To learn more, please refer to:
Appendix A - Glossary
| Term | Definition |
|---|---|
| Contributor License Agreement (CLA) | A contract between the FOSS project and either an individual developer or the company contributing code. CLAs may be categorized as Individual CLAs or Corporate CLAs (CCLA). |
| Individual CLA | An individual developer agrees they have the right to contribute code and binds their contributions to the FOSS project under the terms of the CLA. |
| Corporate CLA | Provide direct corporate authority for employees of a company to make contributions with explicit authority for a patent grant in an open source license. Corporate CLAs must be signed by an authorized signatory to be valid. |
| Developer Certificate of Origin (DCO) | A per commit sign-off made by a contributor indicating they agree to the terms published at https://developercertificate.org for that particular contribution. |
| FOSS Community | Free and Open Source Software (FOSS); Free from most constraints on copyrights and cost. Software is made available under an Open Source Definition (OSD) compliant license in source code form to facilitate modification. "FOSS" and "Open Source" are interchangeable.

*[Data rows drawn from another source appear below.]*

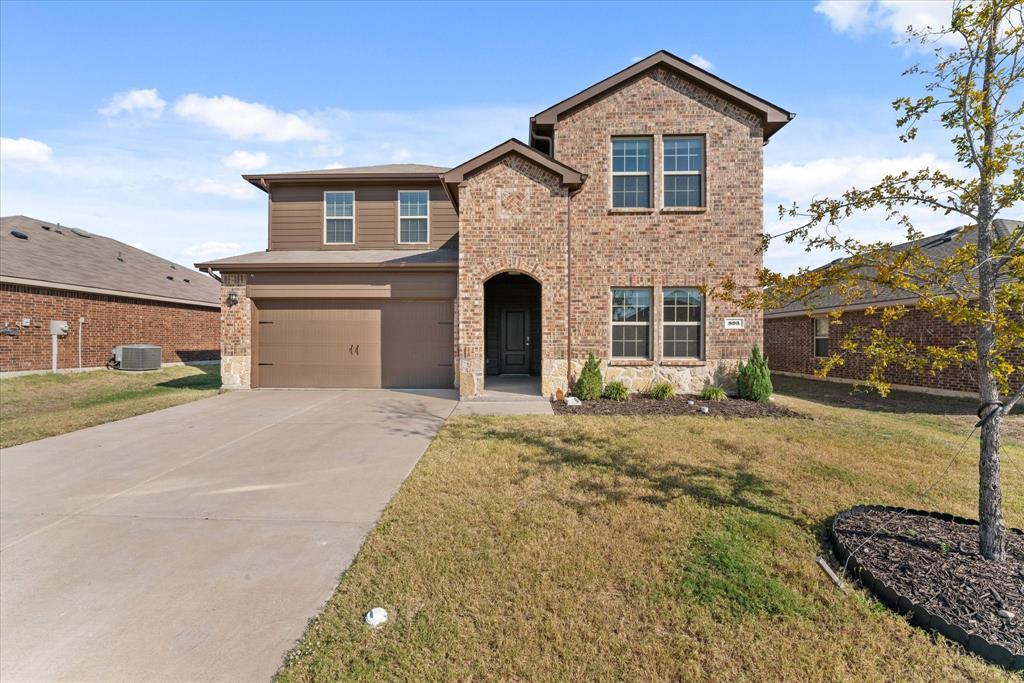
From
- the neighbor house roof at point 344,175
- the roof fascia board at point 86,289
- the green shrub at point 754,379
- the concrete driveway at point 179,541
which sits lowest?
the concrete driveway at point 179,541

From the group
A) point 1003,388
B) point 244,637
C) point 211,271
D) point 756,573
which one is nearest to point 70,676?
point 244,637

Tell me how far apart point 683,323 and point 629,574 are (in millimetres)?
8431

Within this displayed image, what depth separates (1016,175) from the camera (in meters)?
3.30

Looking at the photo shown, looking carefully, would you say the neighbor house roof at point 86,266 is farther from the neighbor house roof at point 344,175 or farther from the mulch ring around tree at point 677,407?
the mulch ring around tree at point 677,407

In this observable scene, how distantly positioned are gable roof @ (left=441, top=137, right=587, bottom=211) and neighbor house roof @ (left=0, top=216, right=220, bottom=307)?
14.8 metres

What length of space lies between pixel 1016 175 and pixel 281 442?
28.5ft

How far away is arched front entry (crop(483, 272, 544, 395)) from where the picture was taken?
14.5 metres

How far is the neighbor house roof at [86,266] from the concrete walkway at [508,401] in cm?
1527

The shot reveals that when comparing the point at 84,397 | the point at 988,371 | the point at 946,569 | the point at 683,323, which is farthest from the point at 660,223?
the point at 84,397

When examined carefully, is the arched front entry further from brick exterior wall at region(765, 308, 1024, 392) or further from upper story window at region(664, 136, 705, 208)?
brick exterior wall at region(765, 308, 1024, 392)

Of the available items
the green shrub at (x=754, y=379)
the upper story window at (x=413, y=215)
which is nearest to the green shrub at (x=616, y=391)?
the green shrub at (x=754, y=379)

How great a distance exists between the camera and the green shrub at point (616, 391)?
10.1 meters

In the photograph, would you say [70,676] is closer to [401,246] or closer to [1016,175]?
[1016,175]

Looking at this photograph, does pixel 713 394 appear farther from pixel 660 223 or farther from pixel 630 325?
pixel 660 223
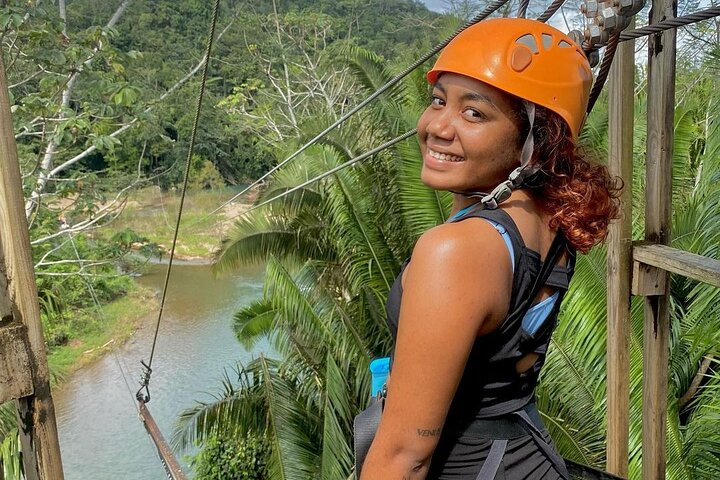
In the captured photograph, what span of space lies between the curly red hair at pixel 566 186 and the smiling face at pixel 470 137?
4 centimetres

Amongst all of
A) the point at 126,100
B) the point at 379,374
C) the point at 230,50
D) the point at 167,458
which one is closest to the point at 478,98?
the point at 379,374

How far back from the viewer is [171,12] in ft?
74.5

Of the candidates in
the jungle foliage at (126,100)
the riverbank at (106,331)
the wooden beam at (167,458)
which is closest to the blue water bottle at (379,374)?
the wooden beam at (167,458)

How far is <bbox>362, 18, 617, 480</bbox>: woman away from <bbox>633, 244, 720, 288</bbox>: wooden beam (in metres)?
0.71

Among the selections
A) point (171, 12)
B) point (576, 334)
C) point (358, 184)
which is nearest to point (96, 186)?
point (358, 184)

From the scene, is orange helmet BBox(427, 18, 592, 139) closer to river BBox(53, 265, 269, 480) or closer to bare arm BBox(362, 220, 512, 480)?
bare arm BBox(362, 220, 512, 480)

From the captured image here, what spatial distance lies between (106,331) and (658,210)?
13.5 meters

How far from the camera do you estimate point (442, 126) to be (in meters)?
0.94

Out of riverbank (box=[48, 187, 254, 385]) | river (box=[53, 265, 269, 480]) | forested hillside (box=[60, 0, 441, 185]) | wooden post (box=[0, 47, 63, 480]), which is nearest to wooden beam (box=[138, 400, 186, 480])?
wooden post (box=[0, 47, 63, 480])

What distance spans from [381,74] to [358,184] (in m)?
1.43

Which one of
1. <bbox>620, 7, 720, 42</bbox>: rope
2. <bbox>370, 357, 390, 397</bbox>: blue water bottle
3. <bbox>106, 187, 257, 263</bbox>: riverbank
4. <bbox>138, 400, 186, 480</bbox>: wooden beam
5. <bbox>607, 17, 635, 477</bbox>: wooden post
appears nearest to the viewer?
<bbox>370, 357, 390, 397</bbox>: blue water bottle

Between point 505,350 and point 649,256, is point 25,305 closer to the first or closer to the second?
point 505,350

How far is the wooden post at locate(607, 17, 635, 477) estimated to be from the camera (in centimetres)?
195

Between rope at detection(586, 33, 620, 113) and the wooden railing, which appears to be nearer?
rope at detection(586, 33, 620, 113)
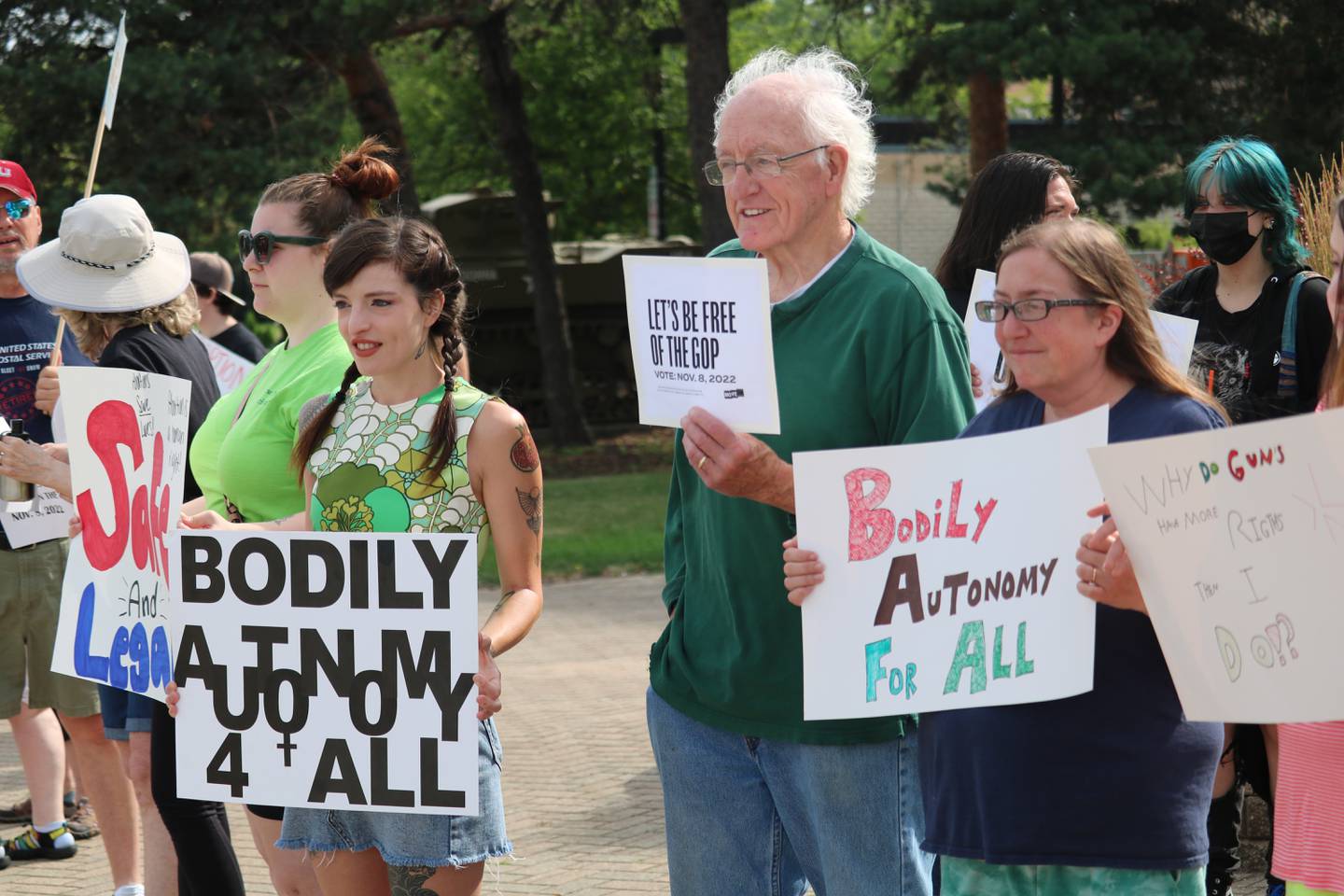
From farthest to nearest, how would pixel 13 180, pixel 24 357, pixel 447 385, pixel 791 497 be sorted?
pixel 13 180, pixel 24 357, pixel 447 385, pixel 791 497

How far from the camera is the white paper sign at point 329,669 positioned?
3342 mm

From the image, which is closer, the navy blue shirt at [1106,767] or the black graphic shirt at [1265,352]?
the navy blue shirt at [1106,767]

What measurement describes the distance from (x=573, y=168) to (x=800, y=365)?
33.0m

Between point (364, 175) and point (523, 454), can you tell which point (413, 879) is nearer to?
point (523, 454)

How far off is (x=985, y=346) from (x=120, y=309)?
2.49 m

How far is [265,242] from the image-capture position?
4.07 metres

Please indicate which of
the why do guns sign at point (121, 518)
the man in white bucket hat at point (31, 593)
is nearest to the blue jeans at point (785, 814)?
the why do guns sign at point (121, 518)

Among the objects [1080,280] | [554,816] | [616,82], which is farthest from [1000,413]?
[616,82]

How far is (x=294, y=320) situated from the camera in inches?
164

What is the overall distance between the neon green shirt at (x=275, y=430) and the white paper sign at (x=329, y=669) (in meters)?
0.44

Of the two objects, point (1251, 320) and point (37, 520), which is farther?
point (37, 520)

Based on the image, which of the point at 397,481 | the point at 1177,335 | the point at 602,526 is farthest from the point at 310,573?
the point at 602,526

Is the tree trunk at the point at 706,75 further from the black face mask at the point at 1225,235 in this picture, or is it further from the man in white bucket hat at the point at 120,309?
the man in white bucket hat at the point at 120,309

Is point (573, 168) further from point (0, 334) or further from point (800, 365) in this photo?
point (800, 365)
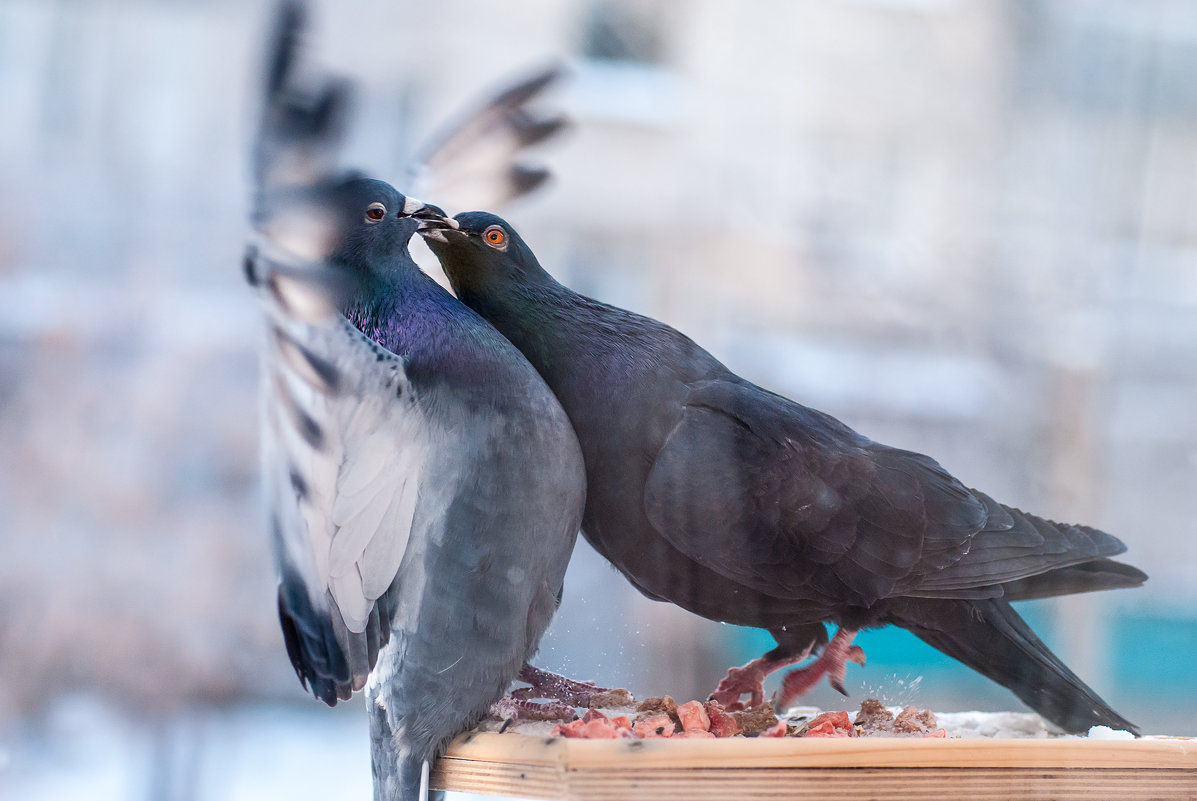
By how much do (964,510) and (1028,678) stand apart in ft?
0.61

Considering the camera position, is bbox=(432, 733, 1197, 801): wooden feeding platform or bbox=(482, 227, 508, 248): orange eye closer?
bbox=(432, 733, 1197, 801): wooden feeding platform

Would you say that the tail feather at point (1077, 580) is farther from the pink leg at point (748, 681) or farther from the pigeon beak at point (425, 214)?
the pigeon beak at point (425, 214)

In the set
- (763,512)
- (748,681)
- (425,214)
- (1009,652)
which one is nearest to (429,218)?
(425,214)

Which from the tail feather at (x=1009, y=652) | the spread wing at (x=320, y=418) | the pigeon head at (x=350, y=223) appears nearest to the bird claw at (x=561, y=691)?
the spread wing at (x=320, y=418)

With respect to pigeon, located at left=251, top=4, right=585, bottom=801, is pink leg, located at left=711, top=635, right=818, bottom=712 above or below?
below

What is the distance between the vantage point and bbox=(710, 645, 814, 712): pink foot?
964 millimetres

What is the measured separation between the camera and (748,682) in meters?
0.97

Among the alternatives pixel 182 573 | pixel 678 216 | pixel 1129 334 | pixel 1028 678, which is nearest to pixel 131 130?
pixel 182 573

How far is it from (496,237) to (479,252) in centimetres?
2

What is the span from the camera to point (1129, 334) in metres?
1.22

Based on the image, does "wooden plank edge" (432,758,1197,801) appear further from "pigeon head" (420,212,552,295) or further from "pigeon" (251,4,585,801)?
"pigeon head" (420,212,552,295)

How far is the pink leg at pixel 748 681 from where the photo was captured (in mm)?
964

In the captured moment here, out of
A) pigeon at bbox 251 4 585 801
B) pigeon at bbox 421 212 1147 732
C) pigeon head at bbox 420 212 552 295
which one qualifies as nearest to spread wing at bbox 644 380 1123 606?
pigeon at bbox 421 212 1147 732

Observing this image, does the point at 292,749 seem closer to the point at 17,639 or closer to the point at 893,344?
the point at 17,639
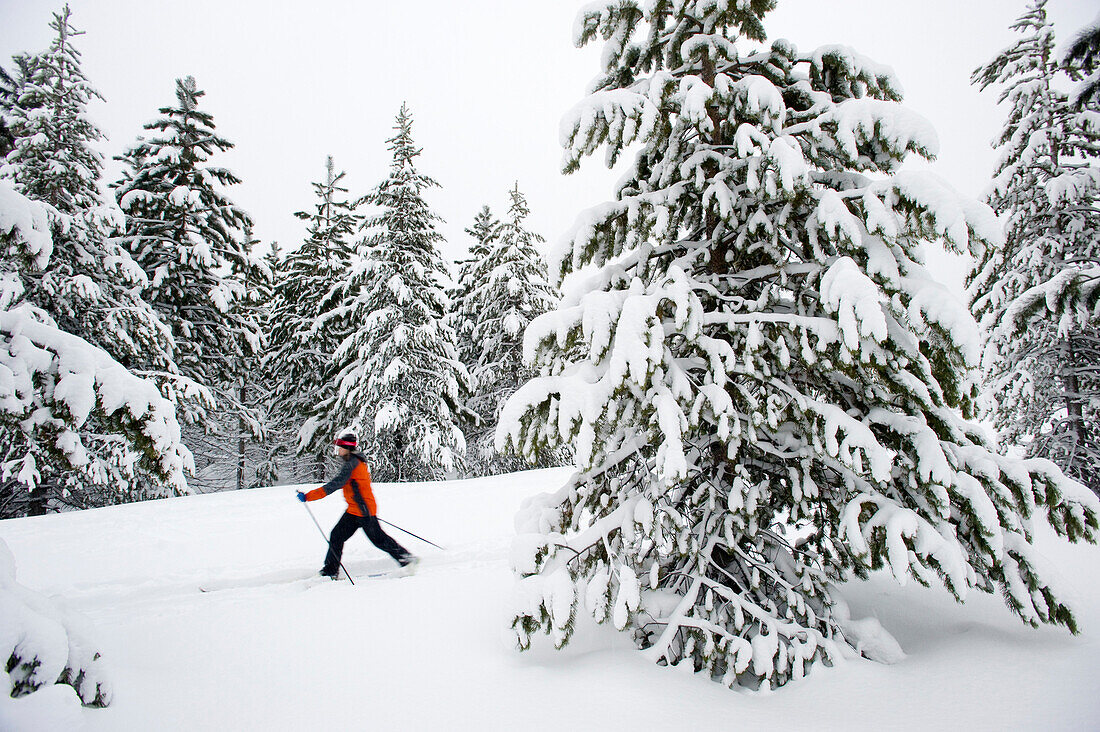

A FOSS Community is group of authorized individuals with contribution/review entitlement to a FOSS project. The FOSS project can be organized as part of a foundation or for-profit entity (e.g., corporation). |
| (The) Open Source Definition (OSD) | A document published by the Open Source Initiative (OSI) used to determine if a license can be labeled with the Open Source Certification mark. |
| Open Source Foundation (Organizations) | Not for profit and charitable organizations providing a neutral playing field for developers, technologists, and companies to collectively contribute to common solutions and growth. Notable foundations include The Apache Software Foundation, Cloud Native Computing Foundation, Eclipse Foundation, Free Software Foundation, Mozilla Foundation, and the Open Source Initiative. |
Table 3: Glossary
Footnotes
[1] Any implementation of cryptography involving the incorporation or use of proprietary or unpublished cryptographic functionality, including encryption algorithms or protocols that have not been adopted or approved by a duly recognized international standards body (e.g., IEEE, IETF, ISO, ITU, ETSI, 3GPP, TIA, and GSMA) and have not otherwise been published.
[2] Commonly referred to in open source communities as a Security policy published with the project.